The relaxation of a Note from strict consensus is not an excuse for mutually-disagreeing opinion sections in an implementation guide that is published under the group's name.
With that said, I do see the fight moving on and this issue being eventually closed.
@rxgrant —
The relaxation of a Note from strict consensus is not an excuse for mutually-disagreeing opinion sections in an implementation guide that is published under the group's name.
If you've been keeping up with all the issues here on the ImpGuide, you'll hopefully have noticed that current efforts are to take all of those "mutually disagreeing opinions" out of the ImpGuide and move them into the Rubric which has been constructed explicitly to address such opinion tradeoffs — which is what the disagreements generally amount to, i.e., prioritizing security, or the intangible "human rights", or a similarly intangible "ease of use", or compute consumption, or datapipe consumption, or storage consumption, or any other aspect a DID method might have, above all others.
"Strict consensus" has not been a W3C practice in the 20ish years I've been involved, if ever.

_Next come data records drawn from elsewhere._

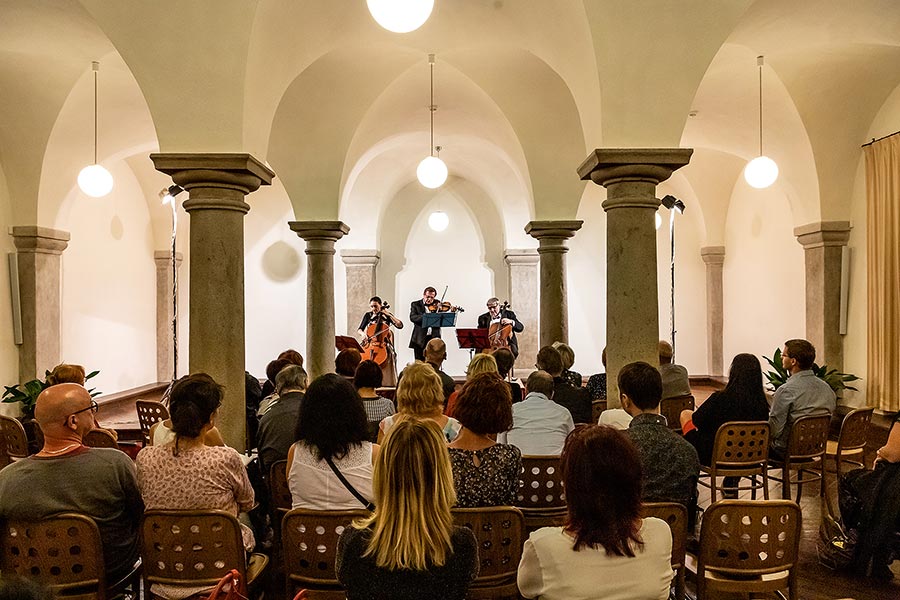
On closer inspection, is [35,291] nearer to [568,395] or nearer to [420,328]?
[420,328]

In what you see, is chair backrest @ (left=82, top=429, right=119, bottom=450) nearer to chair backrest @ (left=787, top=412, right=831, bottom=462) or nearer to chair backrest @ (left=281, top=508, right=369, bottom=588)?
chair backrest @ (left=281, top=508, right=369, bottom=588)

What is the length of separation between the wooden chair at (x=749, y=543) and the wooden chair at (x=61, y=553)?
2093mm

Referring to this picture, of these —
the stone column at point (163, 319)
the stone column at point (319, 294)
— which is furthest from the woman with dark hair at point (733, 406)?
the stone column at point (163, 319)

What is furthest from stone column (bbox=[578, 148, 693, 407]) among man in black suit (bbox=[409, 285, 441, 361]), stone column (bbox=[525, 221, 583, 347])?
man in black suit (bbox=[409, 285, 441, 361])

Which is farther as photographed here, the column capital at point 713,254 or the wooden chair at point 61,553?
the column capital at point 713,254

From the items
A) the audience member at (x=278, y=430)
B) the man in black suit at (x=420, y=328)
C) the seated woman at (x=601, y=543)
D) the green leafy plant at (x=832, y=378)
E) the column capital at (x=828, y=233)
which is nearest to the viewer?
the seated woman at (x=601, y=543)

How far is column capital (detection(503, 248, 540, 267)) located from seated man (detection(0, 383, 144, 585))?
11.4 meters

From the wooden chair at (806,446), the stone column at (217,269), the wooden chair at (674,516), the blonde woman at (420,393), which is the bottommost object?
the wooden chair at (806,446)

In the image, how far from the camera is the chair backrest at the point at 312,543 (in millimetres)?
2428

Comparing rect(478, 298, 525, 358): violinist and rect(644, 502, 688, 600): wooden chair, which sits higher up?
rect(478, 298, 525, 358): violinist

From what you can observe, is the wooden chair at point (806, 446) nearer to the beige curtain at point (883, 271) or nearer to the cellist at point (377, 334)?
the beige curtain at point (883, 271)

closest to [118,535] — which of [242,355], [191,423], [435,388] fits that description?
[191,423]

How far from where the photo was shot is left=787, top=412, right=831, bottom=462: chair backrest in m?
4.62

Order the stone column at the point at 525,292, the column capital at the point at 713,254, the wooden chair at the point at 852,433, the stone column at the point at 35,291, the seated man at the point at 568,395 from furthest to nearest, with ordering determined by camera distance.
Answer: the stone column at the point at 525,292 → the column capital at the point at 713,254 → the stone column at the point at 35,291 → the seated man at the point at 568,395 → the wooden chair at the point at 852,433
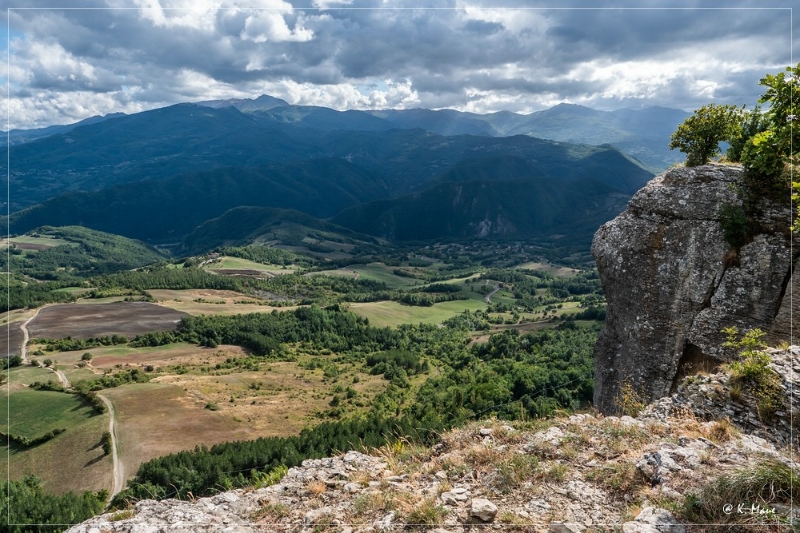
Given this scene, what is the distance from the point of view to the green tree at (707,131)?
22.3m

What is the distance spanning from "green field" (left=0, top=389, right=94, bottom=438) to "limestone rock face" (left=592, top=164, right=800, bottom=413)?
94.2 metres

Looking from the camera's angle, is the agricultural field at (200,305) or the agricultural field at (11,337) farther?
the agricultural field at (200,305)

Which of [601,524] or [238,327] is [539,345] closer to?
[238,327]

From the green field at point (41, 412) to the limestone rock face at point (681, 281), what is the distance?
9418cm

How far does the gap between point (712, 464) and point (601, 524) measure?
10.3ft

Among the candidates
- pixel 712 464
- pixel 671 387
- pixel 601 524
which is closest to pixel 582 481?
pixel 601 524

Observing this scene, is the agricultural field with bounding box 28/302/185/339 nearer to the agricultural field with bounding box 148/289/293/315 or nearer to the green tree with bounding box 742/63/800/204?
the agricultural field with bounding box 148/289/293/315

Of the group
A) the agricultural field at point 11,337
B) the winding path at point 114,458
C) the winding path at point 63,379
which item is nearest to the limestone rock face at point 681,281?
the winding path at point 114,458

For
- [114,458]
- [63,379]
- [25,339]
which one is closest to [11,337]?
[25,339]

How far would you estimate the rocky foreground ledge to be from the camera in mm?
8547

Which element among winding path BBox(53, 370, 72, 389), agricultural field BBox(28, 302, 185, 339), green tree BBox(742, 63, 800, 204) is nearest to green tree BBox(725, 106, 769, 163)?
green tree BBox(742, 63, 800, 204)

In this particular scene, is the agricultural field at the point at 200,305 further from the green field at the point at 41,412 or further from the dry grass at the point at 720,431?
the dry grass at the point at 720,431

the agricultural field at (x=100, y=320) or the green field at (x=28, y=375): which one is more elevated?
the green field at (x=28, y=375)

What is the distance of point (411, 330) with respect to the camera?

WGs, XGs, CGs, and others, are all charged to (as you quoted!) "consider all legitimate views and objections, and endeavor to resolve them." Groups are not required to reach perfect consensus on anything.
In all the groups in which I've participated, we've generally striven to reach text that all members "can live with", such that a poll of opinions has no –1 votes (which are generally taken as a prelude to a Formal Objection in REC-track context), though displeasure may be recorded by –0.9 or similar. Sometimes, the resolution is by super-majority vote within the group. Sometimes, it's by simple-majority. Sometimes, it's by allowing for the subject in contention to be handled in any or all ways being advocated by any member — which can be challenging for interop, but can also improve interop, by allowing a way, for instance, to transform some content from one media type to another.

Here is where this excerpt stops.